Ottawa — La femme d'affaires multimillionnaire Belinda Stronach réfléchit à la possibilité de se porter candidate à la direction du nouveau Parti conservateur, ont indiqué certaines sources hier.

«Les chances qu'elle soit candidate sont passées de 5 % à 75 % [...] depuis que plusieurs personnes lui ont manifesté leur appui», a expliqué un membre de l'entourage de Mme Stronach, commentant les rumeurs au sujet de sa candidature.

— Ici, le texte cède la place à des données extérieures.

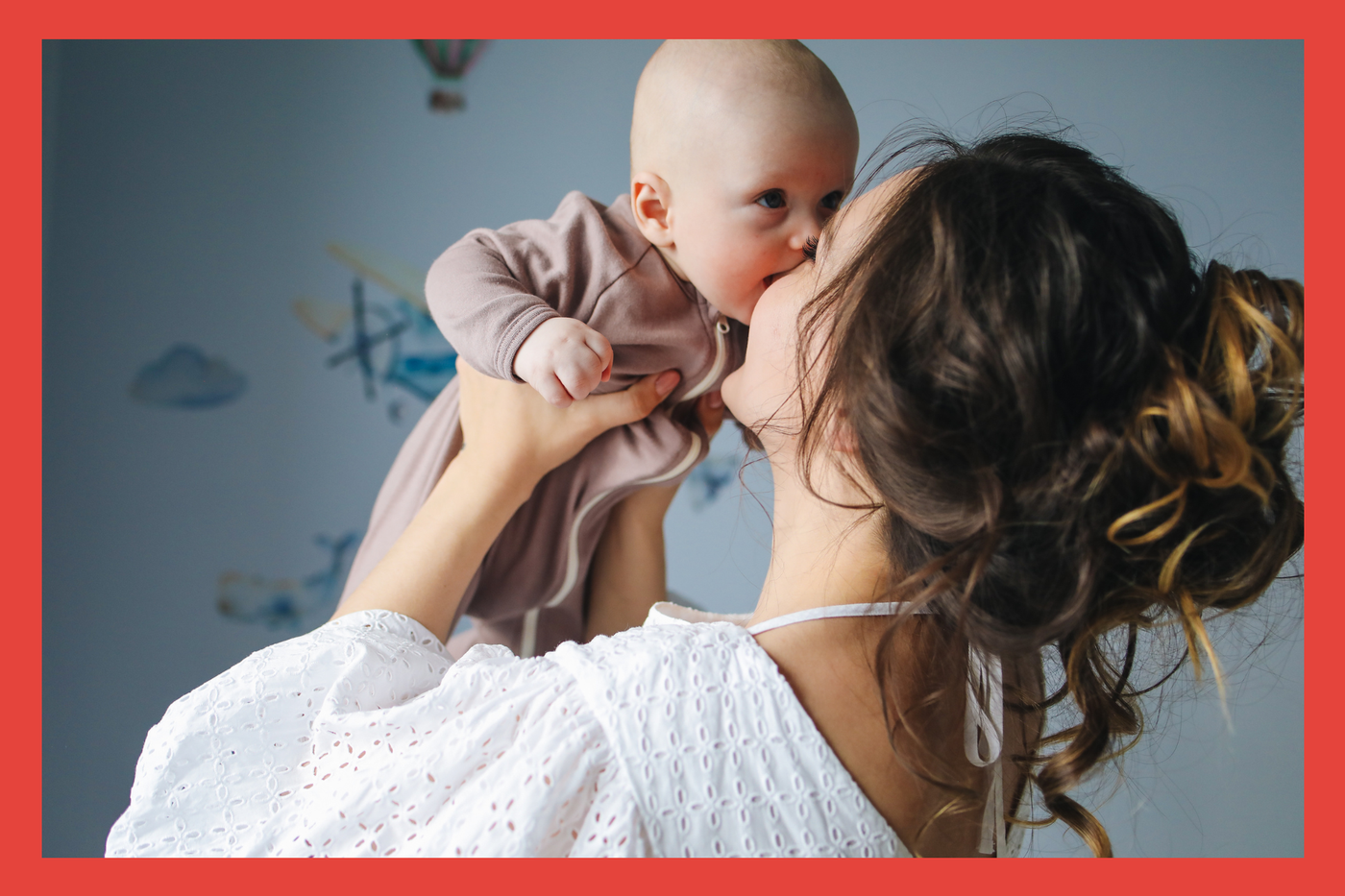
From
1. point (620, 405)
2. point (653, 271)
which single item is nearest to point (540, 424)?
point (620, 405)

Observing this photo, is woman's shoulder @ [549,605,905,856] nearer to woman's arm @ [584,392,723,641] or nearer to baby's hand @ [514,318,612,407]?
baby's hand @ [514,318,612,407]

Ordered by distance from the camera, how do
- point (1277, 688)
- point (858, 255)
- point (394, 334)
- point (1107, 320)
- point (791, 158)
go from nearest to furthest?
point (1107, 320), point (858, 255), point (791, 158), point (1277, 688), point (394, 334)

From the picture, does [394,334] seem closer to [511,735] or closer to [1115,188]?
[511,735]

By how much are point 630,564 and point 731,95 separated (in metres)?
0.66

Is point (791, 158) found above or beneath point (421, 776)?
above

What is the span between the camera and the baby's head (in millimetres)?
904

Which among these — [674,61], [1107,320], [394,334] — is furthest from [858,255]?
[394,334]

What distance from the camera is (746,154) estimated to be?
905 millimetres

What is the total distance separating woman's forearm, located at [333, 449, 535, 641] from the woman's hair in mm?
509

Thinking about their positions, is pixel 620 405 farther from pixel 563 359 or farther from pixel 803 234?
pixel 803 234

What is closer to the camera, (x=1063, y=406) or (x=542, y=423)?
(x=1063, y=406)

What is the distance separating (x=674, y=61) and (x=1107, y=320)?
62 cm

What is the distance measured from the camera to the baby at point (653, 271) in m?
0.90

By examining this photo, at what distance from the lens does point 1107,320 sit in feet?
1.90
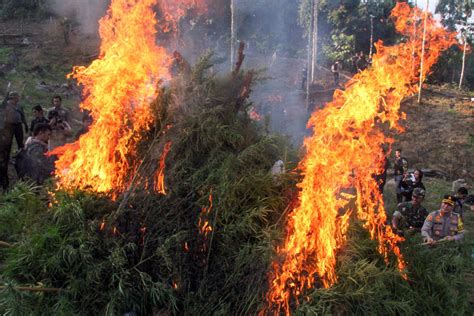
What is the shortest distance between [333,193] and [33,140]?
4.76 metres

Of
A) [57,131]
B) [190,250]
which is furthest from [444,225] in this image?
[57,131]

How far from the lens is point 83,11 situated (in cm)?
2877

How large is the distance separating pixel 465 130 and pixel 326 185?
59.0ft

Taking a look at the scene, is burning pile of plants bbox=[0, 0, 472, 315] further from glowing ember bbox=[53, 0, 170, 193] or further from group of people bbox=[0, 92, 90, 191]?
group of people bbox=[0, 92, 90, 191]

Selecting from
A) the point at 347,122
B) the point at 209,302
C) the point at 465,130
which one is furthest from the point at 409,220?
the point at 465,130

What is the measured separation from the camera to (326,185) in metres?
4.87

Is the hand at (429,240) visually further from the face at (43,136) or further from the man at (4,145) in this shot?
the man at (4,145)

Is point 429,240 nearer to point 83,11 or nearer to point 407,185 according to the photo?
point 407,185

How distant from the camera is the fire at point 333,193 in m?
4.48

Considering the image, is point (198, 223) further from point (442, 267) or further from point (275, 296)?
point (442, 267)

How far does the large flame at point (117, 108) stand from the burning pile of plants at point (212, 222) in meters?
0.03

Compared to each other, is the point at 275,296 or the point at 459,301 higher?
the point at 275,296

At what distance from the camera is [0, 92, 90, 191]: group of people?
675cm

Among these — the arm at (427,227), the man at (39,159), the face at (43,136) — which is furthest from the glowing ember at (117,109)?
the arm at (427,227)
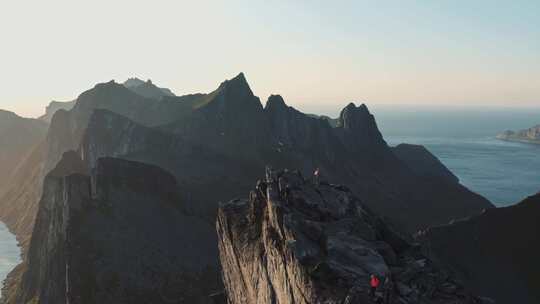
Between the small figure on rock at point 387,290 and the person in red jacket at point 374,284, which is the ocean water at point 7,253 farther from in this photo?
the small figure on rock at point 387,290

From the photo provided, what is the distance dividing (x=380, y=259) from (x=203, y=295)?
50.6m

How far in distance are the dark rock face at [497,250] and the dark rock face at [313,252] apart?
2100 inches

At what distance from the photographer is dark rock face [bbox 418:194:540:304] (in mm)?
93875

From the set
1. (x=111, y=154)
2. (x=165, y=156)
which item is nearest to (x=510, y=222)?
(x=165, y=156)

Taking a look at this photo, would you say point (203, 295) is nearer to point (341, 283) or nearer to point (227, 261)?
point (227, 261)

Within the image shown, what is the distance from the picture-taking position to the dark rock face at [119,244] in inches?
3258

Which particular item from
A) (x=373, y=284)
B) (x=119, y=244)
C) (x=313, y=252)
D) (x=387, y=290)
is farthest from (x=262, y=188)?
(x=119, y=244)

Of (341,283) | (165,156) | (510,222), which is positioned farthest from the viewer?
(165,156)

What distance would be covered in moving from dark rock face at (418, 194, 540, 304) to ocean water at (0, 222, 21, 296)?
123m

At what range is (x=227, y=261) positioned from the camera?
5531 centimetres

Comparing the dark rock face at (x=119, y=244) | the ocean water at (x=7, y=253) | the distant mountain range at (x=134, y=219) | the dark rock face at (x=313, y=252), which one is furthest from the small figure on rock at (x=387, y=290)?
the ocean water at (x=7, y=253)

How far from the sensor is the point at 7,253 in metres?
163

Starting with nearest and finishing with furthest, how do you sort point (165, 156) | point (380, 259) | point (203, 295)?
point (380, 259), point (203, 295), point (165, 156)

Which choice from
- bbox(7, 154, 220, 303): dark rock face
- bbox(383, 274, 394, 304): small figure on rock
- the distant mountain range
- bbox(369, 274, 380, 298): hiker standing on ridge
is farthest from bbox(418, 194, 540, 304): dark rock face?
bbox(369, 274, 380, 298): hiker standing on ridge
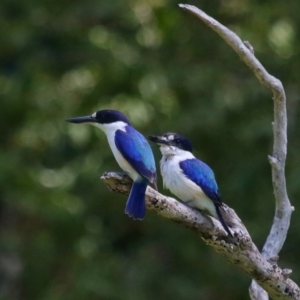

Présidente-directrice générale de Magna International, Belinda Stronach, 37 ans, s'est illustrée ces dernières années, ce qui lui a valu le titre de femme d'affaires la plus puissante du Canada. Sa candidature ajouterait un peu d'éclat à la course au leadership du nouveau parti fédéral. Jusqu'ici, les candidats de prestige ont tous renoncé à y participer. Après l'ancien premier ministre de l'Ontario, Mike Harris, l'actuel premier ministre du Nouveau-Brunswick, Bernard Lord, a récemment annoncé qu'il ne sera pas candidat.

La nouvelle formation, issue de la fusion du Parti progressiste-conservateur et de l'Alliance canadienne, n'a pas encore de programme politique et son caucus est divisé, à la veille d'une élection fédérale qui pourrait être déclenchée au printemps.

Jim Prentice, un avocat de Calgary qui a terminé deuxième lors de la dernière course au leadership du Parti progressiste-conservateur, est le seul candidat déclaré pour le moment. Le chef de l'Alliance canadienne devrait annoncer sa candidature lundi. L'élection du chef de la nouvelle formation aura lieu lors d'un congrès qui se tiendra du 19 au 21 mars prochain. Stephen Harper est considéré comme le favori.

Il y a deux mois, Mme Stronach avait semblé écarter la possibilité qu'elle fasse le saut en politique active, après avoir joué un rôle important dans la fusion des deux partis de droite.